The film is a heartwarming take on grief, loss and depression. Opening with the couple painting murals on the walls of their daughter’s nursery, there is an undeniable beating heart to the project. The filmmaker, very cautiously, never shows a picture of Katie. Instead, Katie’s laughs are heard in the beginning and she lives on via the bits and pieces of the story that her parents share. The faceless child whose tragic and untimely demise shatters the entire family dynamic is the sole force that binds them together. 

O’Dowd and McCarthy have previously worked together in Bridesmaids, St. Vincent and This is 40 and their chemistry and understanding is palpable. They share moments of quiet silence where they speak volumes. From the ward, Jack breathes into the telephone and Lily tries to distract him. Their misunderstandings culminate from their inability to deal with grief and pain. The unbridgeable gap between them can be perceived from the walks they take inside the facility, highlighting an emotional disconnect and the inability of both parties to try and make the effort to understand one another. 

However, the climax sees them walking together, showing how love and faith help to reignite hope. Chris leaves behind a packet of his favourite snacks on his bed in the ward, probably as a nugget of hope and strength for the next inhabitant. Chris’ journey from being a closed-off mourning father to a man willing to give himself a second chance is cathartic. 

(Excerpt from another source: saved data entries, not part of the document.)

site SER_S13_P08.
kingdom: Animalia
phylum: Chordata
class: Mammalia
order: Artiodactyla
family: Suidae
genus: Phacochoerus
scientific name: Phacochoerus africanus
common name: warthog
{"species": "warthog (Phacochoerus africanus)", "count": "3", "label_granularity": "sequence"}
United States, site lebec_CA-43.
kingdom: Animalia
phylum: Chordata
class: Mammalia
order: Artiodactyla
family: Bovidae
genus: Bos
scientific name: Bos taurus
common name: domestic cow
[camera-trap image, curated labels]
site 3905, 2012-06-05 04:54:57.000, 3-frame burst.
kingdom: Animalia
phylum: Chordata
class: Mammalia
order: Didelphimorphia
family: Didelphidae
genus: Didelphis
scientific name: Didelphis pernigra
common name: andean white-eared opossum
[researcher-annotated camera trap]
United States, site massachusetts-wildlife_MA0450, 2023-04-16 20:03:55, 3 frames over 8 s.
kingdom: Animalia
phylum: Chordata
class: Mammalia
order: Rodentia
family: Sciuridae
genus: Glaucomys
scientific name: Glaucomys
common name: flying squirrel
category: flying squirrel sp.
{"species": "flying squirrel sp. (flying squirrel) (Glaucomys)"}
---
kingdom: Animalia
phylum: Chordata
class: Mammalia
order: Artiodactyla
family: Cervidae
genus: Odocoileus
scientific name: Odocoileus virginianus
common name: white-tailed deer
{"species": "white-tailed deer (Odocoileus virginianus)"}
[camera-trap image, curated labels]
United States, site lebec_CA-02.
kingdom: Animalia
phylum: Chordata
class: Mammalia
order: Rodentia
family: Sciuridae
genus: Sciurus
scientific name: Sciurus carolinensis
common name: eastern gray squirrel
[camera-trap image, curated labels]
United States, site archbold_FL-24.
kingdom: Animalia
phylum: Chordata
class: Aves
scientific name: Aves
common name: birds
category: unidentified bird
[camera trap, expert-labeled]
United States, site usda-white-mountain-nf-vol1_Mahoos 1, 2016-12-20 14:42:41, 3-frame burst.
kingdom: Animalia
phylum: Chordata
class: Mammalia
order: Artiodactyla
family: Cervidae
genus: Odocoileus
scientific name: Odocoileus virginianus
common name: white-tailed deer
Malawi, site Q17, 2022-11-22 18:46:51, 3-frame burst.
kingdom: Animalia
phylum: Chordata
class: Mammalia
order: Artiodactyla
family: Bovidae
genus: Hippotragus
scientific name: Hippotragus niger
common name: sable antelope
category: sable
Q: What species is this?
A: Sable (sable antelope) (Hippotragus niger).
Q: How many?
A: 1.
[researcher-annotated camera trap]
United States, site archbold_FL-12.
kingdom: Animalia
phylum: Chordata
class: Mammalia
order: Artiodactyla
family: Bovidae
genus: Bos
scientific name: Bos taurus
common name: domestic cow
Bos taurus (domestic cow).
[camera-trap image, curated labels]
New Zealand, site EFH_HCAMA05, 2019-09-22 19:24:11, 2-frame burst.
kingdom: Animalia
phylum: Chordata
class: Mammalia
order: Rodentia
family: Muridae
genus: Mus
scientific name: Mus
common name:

McCarthy deserves a standalone mention due to her stellar job of portraying the grieving Lily — a mother in denial about the loss of her baby. Lily has no time to process her feelings of grief, struck down by Chris’ suicide attempt, and is left in a daze. It is heartbreaking to see her dispose of her daughter’s things and then rub fiercely at the crib marks on the carpet, as if desperately trying to wipe out the grief that tugs at her heart and cripples her, her relationship, and the desire to live on. The only time she is in her element is when she is in the garden, warding off the starlings. Despite their love-hate relationship, the woman gains unbearable strength from the birds. From learning to rekindle her relationship with her husband to deriving unbridled joy saving the injured bird and re-learning the meaning of hope and love, their symbiotic relationship forms the crux of the film. 

Kline as the vodka-drinking psychiatrist turned vet, reinstills faith and belief in both their hearts. The film’s overall delicate and sensitive approach towards failing mental health, depression, recuperation and more is devoid of judgement which makes it even more relatable. The unimaginable pain of losing one’s child yet not giving up hope in life is well-portrayed. The act of healing is slow and steady and the drama, steeped in reality, portrays the same quite patiently. 

The film is predictable but the poignant reality of the same makes it engaging. The filmmaker does not exaggerate and sticks to an accurate and realistic portrayal of grief, loss and suffering while tying the ends together to form a wholesome and bittersweet ending.